The history of prediction markets
Prediction markets grew out of election betting, futures markets, academic experiments, intelligence forecasting tournaments, crypto protocols, and regulated derivatives exchanges.
The short version
The modern story usually begins in 1988, when the University of Iowa launched the Iowa Electronic Markets as an experimental academic program. The CFTC now describes prediction markets as having been around in the United States since 1988 and regulated by the CFTC since 2004.
The broader movement is larger than any single platform. It includes researchers studying collective intelligence, forecasters measuring calibration, crypto builders designing decentralized oracles, and regulated exchanges creating event contracts under federal oversight.
Timeline
19th and early 20th centuries
Election betting before modern polling
Long before modern online exchanges, informal betting markets expressed beliefs about elections, wars, weather, and public events. They were not always regulated or transparent, but they showed a recurring pattern: when people care about uncertain outcomes, prices emerge.
1988
Iowa Electronic Markets
The University of Iowa created the Iowa Electronic Markets as an experimental academic program. It became an important proof point for real-money information aggregation in elections and economics.
1990s to 2000s
Academic and corporate forecasting experiments
Researchers, companies, and policy thinkers tested internal prediction markets to forecast product launches, elections, sales, and geopolitical risks. The central question was whether prices could reveal distributed knowledge faster than meetings or surveys.
2001 to 2013
Intrade and mainstream political markets
Intrade made political prediction markets visible to journalists, analysts, and election watchers. It also showed the fragility of cross-border real-money event markets when regulatory status is unclear.
2011 to 2015
IARPA, Good Judgment, and superforecasting
The U.S. intelligence community's IARPA ACE program studied forecasting at scale. Good Judgment's work helped popularize calibration, Brier scores, base rates, and the idea that forecasting skill can be trained.
2014 to 2020
Crypto prediction markets and Augur
Ethereum made it possible to build decentralized markets and decentralized resolution systems. Augur became an early example of prediction markets as open protocols rather than centralized websites.
2020 to 2022
Kalshi designation and Polymarket enforcement
Kalshi received CFTC designation as a regulated event-contract exchange. In 2022, the CFTC announced a settlement with Polymarket over offering off-exchange event-based binary options without the required registration or designation.
2024 to 2026
A new public cycle
Prediction markets became a mainstream information source for elections, inflation, sports, crypto, geopolitics, media events, and policy questions. That growth also brought sharper debates about gambling law, market manipulation, insider information, and consumer protection.
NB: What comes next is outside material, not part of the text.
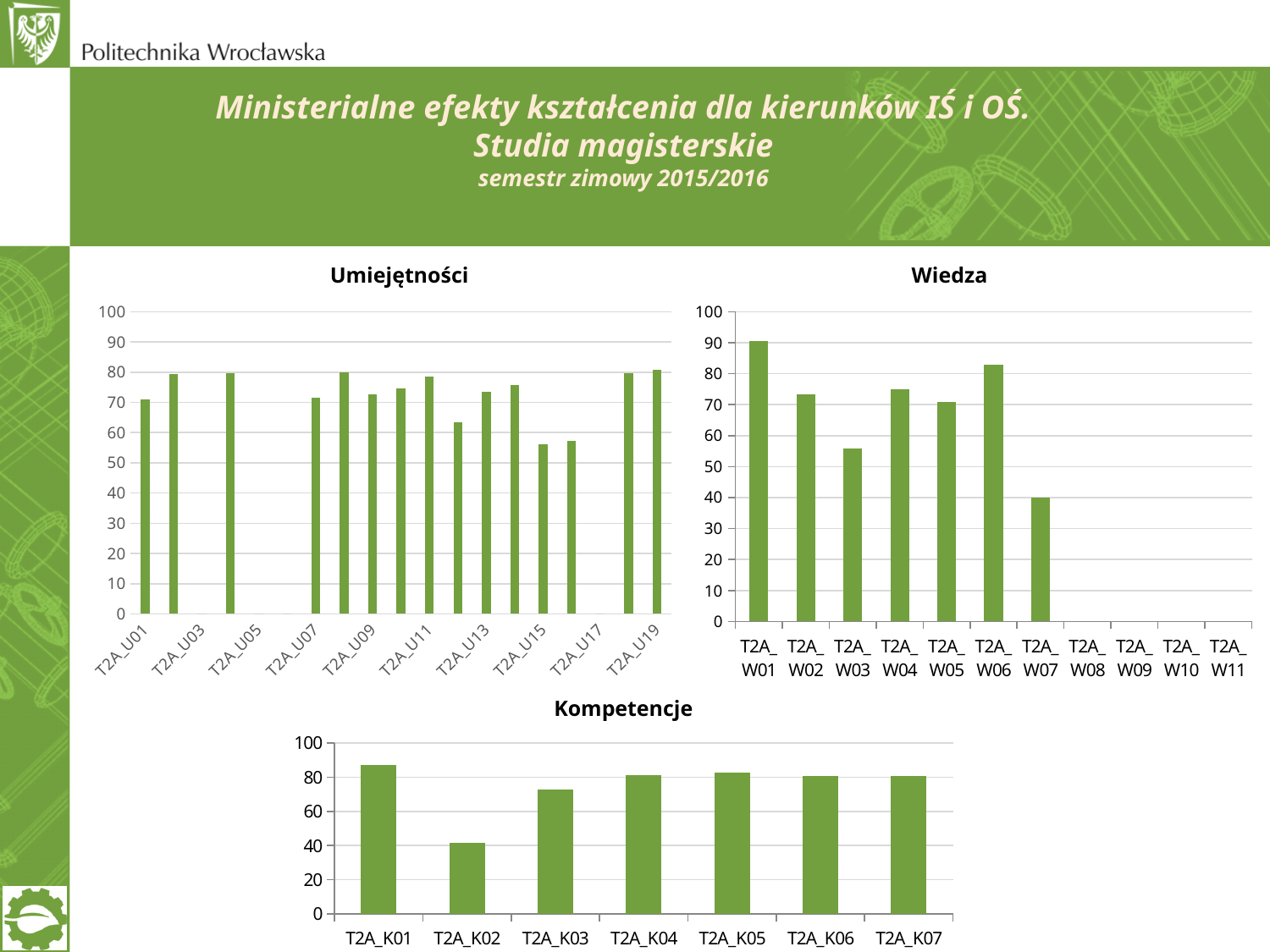
How many categories are shown in the Kompetencje chart? 7 In the Kompetencje chart, is the value for T2A_K02 greater or less than 60? less In the Wiedza chart, is the value for T2A_W07 greater or less than 50? less In the Kompetencje chart, which category has the highest value? T2A_K01 How many categories are shown on the x axis of the Wiedza chart? 11 In the Wiedza chart, which category has the highest value? T2A_W01 In the Wiedza chart, which is larger, the value for T2A_W03 or the value for T2A_W06? T2A_W06 In the Wiedza chart, is the value for T2A_W01 greater or less than 80? greater What type of chart is the Wiedza chart? bar chart What is the title of the chart in the top left of the slide? Umiejętności In the Kompetencje chart, which category has the lowest value? T2A_K02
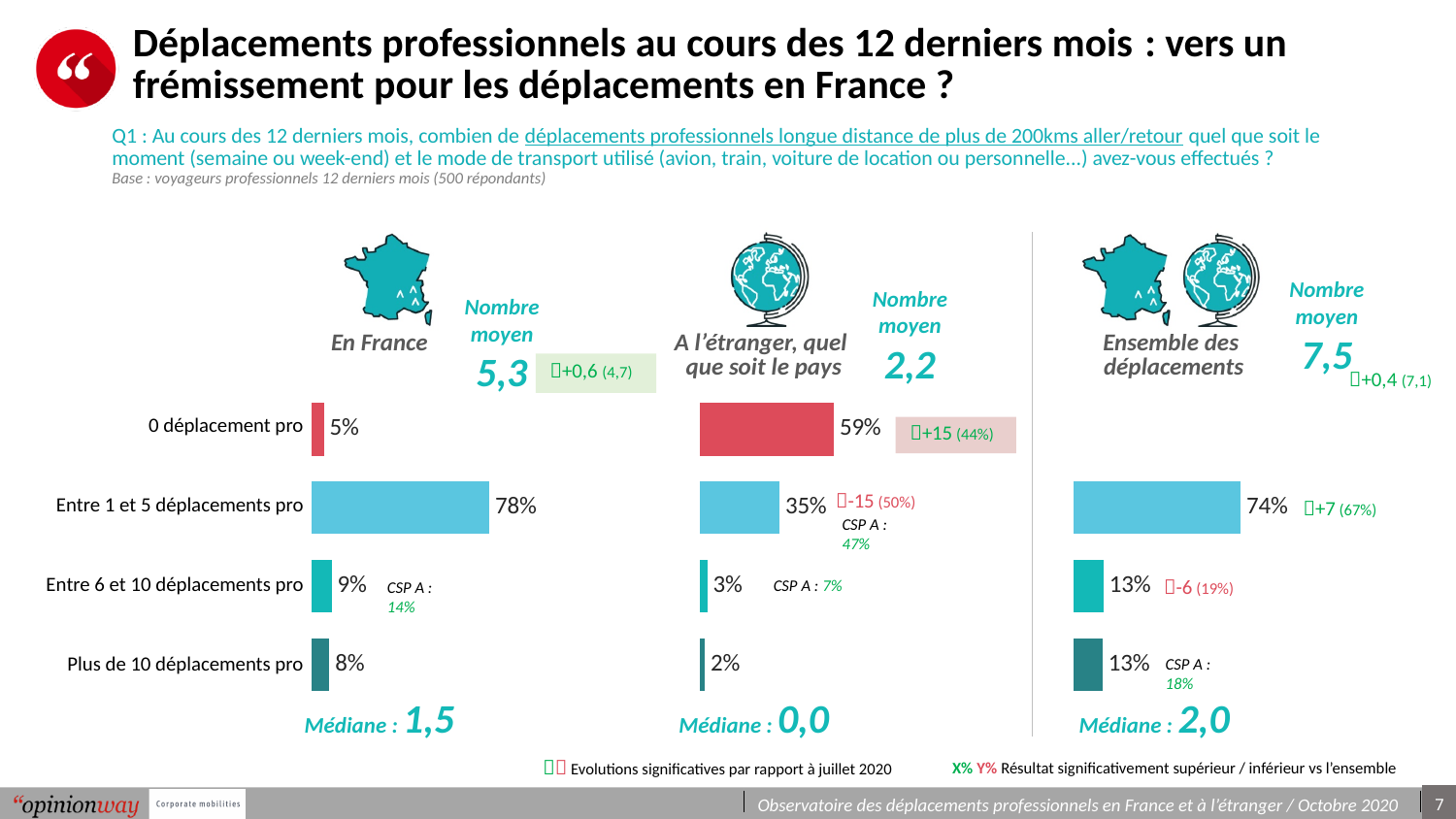
In the 'A l'étranger, quel que soit le pays' chart, what is the difference between the value for '0 déplacement pro' and the value for 'Entre 1 et 5 déplacements pro'? 24% In the 'A l'étranger, quel que soit le pays' chart, which category has the lowest value? Plus de 10 déplacements pro How many categories of trip counts are listed on the left of the charts? 4 What is the average number ('Nombre moyen') of professional trips shown for 'Ensemble des déplacements'? 7,5 In the 'Ensemble des déplacements' chart, what percentage of respondents made between 6 and 10 professional trips? 13% What is the median ('Médiane') shown under the 'En France' chart? 1,5 Which is larger: the value for 'Plus de 10 déplacements pro' in the 'En France' chart or in the 'A l'étranger, quel que soit le pays' chart? En France In the 'En France' chart, what percentage of respondents made between 1 and 5 professional trips? 78% In the 'A l'étranger, quel que soit le pays' chart, what percentage of respondents made 0 professional trips? 59% In the 'En France' chart, which category has the highest value? Entre 1 et 5 déplacements pro In the 'En France' chart, what is the difference between the value for 'Entre 1 et 5 déplacements pro' and the value for 'Entre 6 et 10 déplacements pro'? 69% What type of chart is used to show the distribution of professional trips on this slide? Bar chart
The organizations and communities that shaped the field
University researchers
The Iowa Electronic Markets, economics departments, and forecasting researchers gave prediction markets academic legitimacy. Their core contribution was measurement: prices, forecasts, outcomes, and calibration.
Forecasting communities
Good Judgment, Metaculus, Manifold, and similar communities made forecasting social and educational. They showed that not every useful prediction platform needs real-money risk.
Crypto builders
Augur, UMA, Polymarket, and related projects brought smart contracts, on-chain settlement, global liquidity, and oracle design into the conversation.
Regulated exchanges
Kalshi and other CFTC-regulated entities reframed event contracts as federally supervised derivatives markets, with rulebooks, surveillance, and customer-protection obligations.
Regulators and courts
The CFTC, state regulators, courts, and lawmakers shape the boundary between forecasting, derivatives, gaming, sports wagering, and consumer finance.
Media and public analysts
Journalists, pollsters, political analysts, economists, and researchers now quote market prices as one input among polls, models, expert judgment, and administrative data.
Why the history matters
Prediction markets sit at an unusual intersection. They are partly about economics, partly about probability, partly about technology, and partly about law. The same market can be discussed as a forecast, a derivative, a game, a public signal, or a consumer risk product depending on who is looking at it.
PolyMath should teach that complexity instead of hiding it. Better users ask better questions: What exactly resolves this market? Who can participate? What are the fees? Is there enough liquidity? Could insiders know more than the public? Is this a research signal, or am I being pulled into a story?